Harry and Meghan did not comment on Monday, but a spokesperson for the couple previously dismissed bullying accusations reported by The Times newspaper as “defamatory.”
“Let’s just call this what it is — a calculated smear campaign based on misleading and harmful misinformation,” the Sussexes’ spokesperson said. “We are disappointed to see this defamatory portrayal of The Duchess of Sussex given credibility by a media outlet.”
The Palace’s aggressive plan to probe the report contrasts starkly with its approach towards Meghan’s allegation of racism against a senior royal, which the family said it would keep in-house.
Contrasting approaches from the Palace
The war of words between the two camps erupted shortly before the airing of Meghan and Harry’s discussion with Winfrey, in which the couple lifted the lid on the difficulties of their lives as royals and made a series of damning allegations against the family.
Most strikingly, Meghan said that there were “concerns and conversations” about the skin color of their baby, Archie, and “what that would mean.” Buckingham Palace later said the allegation of racism was “concerning” but that it would “be addressed by the family privately.”
It has taken a different approach with the claims that Meghan bullied royal staff, which emerged in an article in The Times.
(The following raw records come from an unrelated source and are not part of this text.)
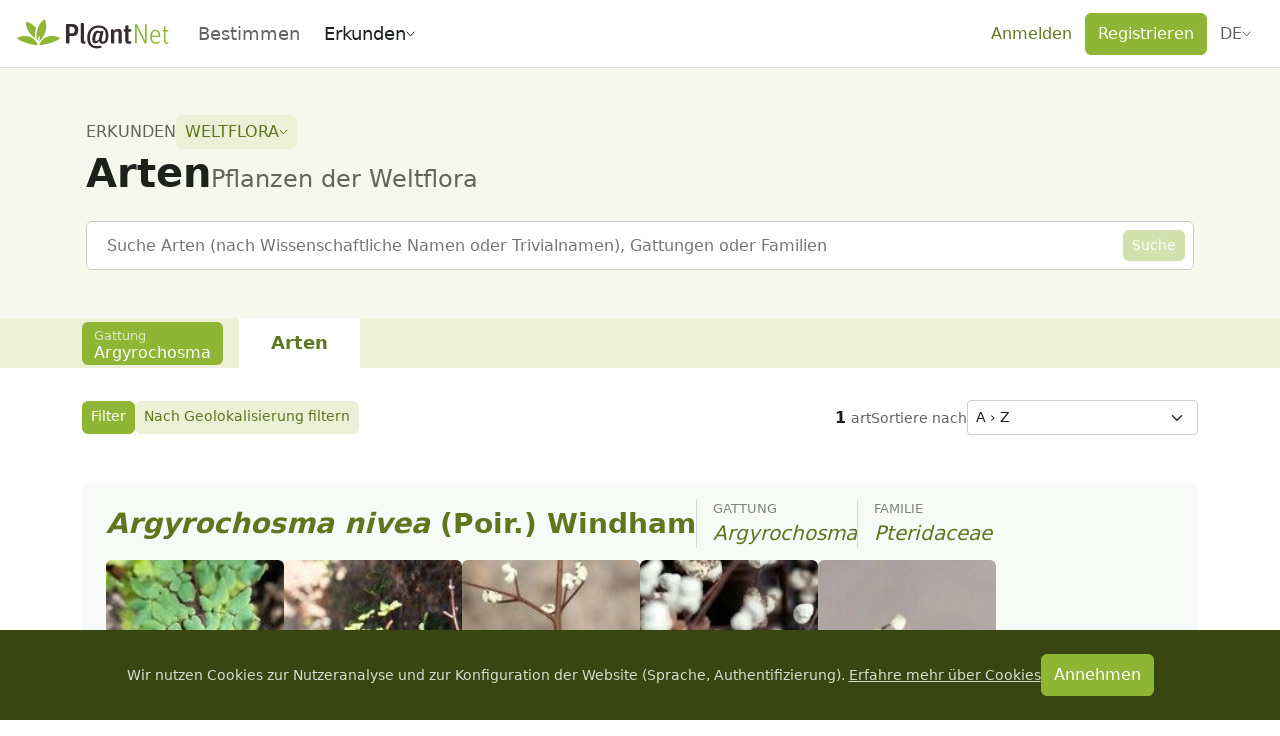

--- FILE ---
content_type: text/css; charset=utf-8
request_url: https://identify.plantnet.org/_nuxt/Tooltip.CJJJjAwE.css
body_size: 374
content:
.tippy-box[data-animation=fade][data-state=hidden]{opacity:0}[data-tippy-root]{max-width:calc(100vw - 10px)}.tippy-box{background-color:#333;border-radius:4px;color:#fff;font-size:14px;line-height:1.4;outline:0;position:relative;transition-property:transform,visibility,opacity;white-space:normal}.tippy-box[data-placement^=top]>.tippy-arrow{bottom:0}.tippy-box[data-placement^=top]>.tippy-arrow:before{border-top-color:initial;border-width:8px 8px 0;bottom:-7px;transform-origin:center top}[dir=ltr] .tippy-box[data-placement^=top]>.tippy-arrow:before{left:0}[dir=rtl] .tippy-box[data-placement^=top]>.tippy-arrow:before{right:0}.tippy-box[data-placement^=bottom]>.tippy-arrow{top:0}.tippy-box[data-placement^=bottom]>.tippy-arrow:before{border-bottom-color:initial;border-width:0 8px 8px;top:-7px;transform-origin:center bottom}[dir=ltr] .tippy-box[data-placement^=bottom]>.tippy-arrow:before{left:0}[dir=ltr] .tippy-box[data-placement^=left]>.tippy-arrow,[dir=rtl] .tippy-box[data-placement^=bottom]>.tippy-arrow:before{right:0}[dir=rtl] .tippy-box[data-placement^=left]>.tippy-arrow{left:0}[dir=ltr] .tippy-box[data-placement^=left]>.tippy-arrow:before{border-left-color:initial;border-width:8px 0 8px 8px;right:-7px;transform-origin:center left}[dir=rtl] .tippy-box[data-placement^=left]>.tippy-arrow:before{border-right-color:initial;border-width:8px 8px 8px 0;left:-7px;transform-origin:center right}[dir=ltr] .tippy-box[data-placement^=right]>.tippy-arrow{left:0}[dir=rtl] .tippy-box[data-placement^=right]>.tippy-arrow{right:0}[dir=ltr] .tippy-box[data-placement^=right]>.tippy-arrow:before{border-right-color:initial;border-width:8px 8px 8px 0;left:-7px;transform-origin:center right}[dir=rtl] .tippy-box[data-placement^=right]>.tippy-arrow:before{border-left-color:initial;border-width:8px 0 8px 8px;right:-7px;transform-origin:center left}.tippy-box[data-inertia][data-state=visible]{transition-timing-function:cubic-bezier(.54,1.5,.38,1.11)}.tippy-arrow{color:#333;height:16px;width:16px}.tippy-arrow:before{border-color:#0000;border-style:solid;content:"";position:absolute}.tippy-content{padding:5px 9px;position:relative;z-index:1}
Critics of the Palace are also likely to point out that they have launched no such independent inquiry into the relationship between Prince Andrew and Jeffrey Epstein, the late disgraced financier and convicted pedophile.
But those allegations differ in that they relate to senior royals rather than staff, whose complaints are more likely to fall under the remit of human resources. The hiring of an outside firm comes after the Palace said their “HR team will look into the circumstances outlined in the article.”
“Members of staff involved at the time, including those who have left the Household, will be invited to participate to see if lessons can be learned,” it said in its earlier statement.
During their interview with Winfrey, Harry and Meghan said they complained several times to the Palace that their mental health was suffering, but were dismissed. Meghan revealed that at one point she contemplated suicide, claims that have reverberated throughout Britain’s media and put the royals under scrutiny.
The only senior royal to face questions on the interview so far has been Prince William, who told a reporter last week that the royals are “very much not a racist family.”